This article was posted on Mar 31, 2011 and is filed under Market News

Midcap and smallcap stocks, despite the recent spike in the stock market, are continuing to languish. Since November 20, the Bombay Stock Exchange (BSE) midcap index has lost 23 per cent. In comparison, the BSE-30 has fallen much lesser at 12 per cent.

Over a three-year period, since January 9, 2008, the midcap index has lost 36 per cent. And they might continue to do badly in the near term as well.

Among the top 750 companies by market capitalisation, the top 10-15 per cent companies are large cap and the rest 80-85 fall under the mid- and small-cap companies. The market capitalisation data is a three-month average market capitalisation and liquidity. Over the next six months, high inflation will deflate margins further due to higher raw material, employee and interest costs and continue to hurt them. The midcap companies posted a moderate growth in earnings in the first nine months of FY11, so the short-term outlook has weakened further.

While the concerns — inflation, rising crude prices, the rising fiscal burden, and a spate of scams — that are hurting the large-cap stock continue to be same, these stocks have also suffered because of less interest shown by the foreign institutional investors (FII).

The FIIs holding in midcap companies rose gradually from around 5.13 per cent in December 2004 to over 10.8 per cent in December 2006 and peaked at around 13 per cent in December 2007. The holding declined thereafter has stagnated at 10-11 per cent, as it was December 2008 and 2009.

The fall in the midcap segment was led by the FIIs exit in several midcap stocks.
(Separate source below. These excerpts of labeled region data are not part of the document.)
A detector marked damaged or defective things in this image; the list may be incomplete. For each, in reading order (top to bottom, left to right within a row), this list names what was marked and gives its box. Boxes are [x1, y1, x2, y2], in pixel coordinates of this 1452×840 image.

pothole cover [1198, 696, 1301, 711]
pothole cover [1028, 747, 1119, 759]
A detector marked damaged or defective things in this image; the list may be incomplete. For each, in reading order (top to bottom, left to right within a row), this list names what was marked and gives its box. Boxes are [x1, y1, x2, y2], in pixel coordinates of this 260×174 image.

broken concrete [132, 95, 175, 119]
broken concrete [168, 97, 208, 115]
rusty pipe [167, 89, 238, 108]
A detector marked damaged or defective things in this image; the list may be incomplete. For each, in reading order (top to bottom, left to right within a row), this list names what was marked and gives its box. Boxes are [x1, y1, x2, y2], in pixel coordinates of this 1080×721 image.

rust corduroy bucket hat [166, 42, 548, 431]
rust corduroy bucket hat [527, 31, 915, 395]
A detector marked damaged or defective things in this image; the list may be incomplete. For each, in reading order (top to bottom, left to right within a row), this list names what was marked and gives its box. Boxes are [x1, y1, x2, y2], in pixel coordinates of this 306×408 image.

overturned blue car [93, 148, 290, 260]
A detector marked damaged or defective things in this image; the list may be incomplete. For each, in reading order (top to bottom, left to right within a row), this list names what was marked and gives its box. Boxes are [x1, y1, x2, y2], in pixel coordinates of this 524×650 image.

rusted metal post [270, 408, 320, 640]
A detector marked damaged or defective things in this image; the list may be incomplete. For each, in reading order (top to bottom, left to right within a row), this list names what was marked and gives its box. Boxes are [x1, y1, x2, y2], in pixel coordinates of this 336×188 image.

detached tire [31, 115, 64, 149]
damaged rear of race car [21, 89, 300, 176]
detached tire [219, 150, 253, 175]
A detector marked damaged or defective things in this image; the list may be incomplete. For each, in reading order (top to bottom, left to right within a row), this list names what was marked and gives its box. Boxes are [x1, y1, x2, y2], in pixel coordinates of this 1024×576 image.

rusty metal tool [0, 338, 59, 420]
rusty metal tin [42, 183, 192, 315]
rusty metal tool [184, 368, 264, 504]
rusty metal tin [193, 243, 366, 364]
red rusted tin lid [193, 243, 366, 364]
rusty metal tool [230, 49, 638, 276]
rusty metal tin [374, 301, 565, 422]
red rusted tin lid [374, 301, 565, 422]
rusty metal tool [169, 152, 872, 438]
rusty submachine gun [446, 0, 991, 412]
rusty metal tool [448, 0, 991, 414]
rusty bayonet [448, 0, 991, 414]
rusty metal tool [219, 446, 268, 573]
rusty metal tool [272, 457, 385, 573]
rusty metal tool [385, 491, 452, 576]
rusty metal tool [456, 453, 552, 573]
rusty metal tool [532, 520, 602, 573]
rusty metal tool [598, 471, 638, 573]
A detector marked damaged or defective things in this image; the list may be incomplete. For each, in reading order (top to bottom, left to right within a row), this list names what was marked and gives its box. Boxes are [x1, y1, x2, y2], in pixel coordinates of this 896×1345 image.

The FIIs holding in 20 midcap companies fell more than 10 per cent while in another 100 plus firms it decline between 1 and 10 per cent. The value erosion in these stocks was over 50 per cent.

In some stocks, FIIs entered as well, in about 28 per cent stocks, leading to an outperformance. For example, Manappuram General Finance gained seven fold in three years as the FIIs holding rose from miniscule 4 per cent in March 2008 to 30.3 per cent in December 2010. Emami appreciated 120 per cent as the FIIs stepped holding by 13 per cent to 14.8 per cent while McLeod Russell up 196 per cent on account of 12 per cent rise in the FIIs holding.

The strong earnings growth also helped some midcap companies to appreciate handsomely in the last three years. For example, the market value of Zydus Wellness, Whirlpool India, Coromandel International, Rallis India and Glodyne Technologies up more than 200 per cent each.

Fundamentally the 257 stocks, part of the BSE midcap Index, have been reporting a moderate performance during the past two financial years. They performed well in 2008 posting a 33 per cent growth in net profit, but in the following year there was a 23 per cent decline in net profit on account of global crisis. In 2010, net profit rose by 22 per cent and in the first nine month of the current financial year the net profit growth rate slipped to 13 per cent.

Among midcap stocks, underperformance was clearly evidence in sectors such as oil exploration, realty, infrastructure, construction, air services, power, ship building, steel and several others. Smaller steel companies really struggled to sell. Logistic bottleneck due to strict enforcement of rules and poor end demand affected their margins.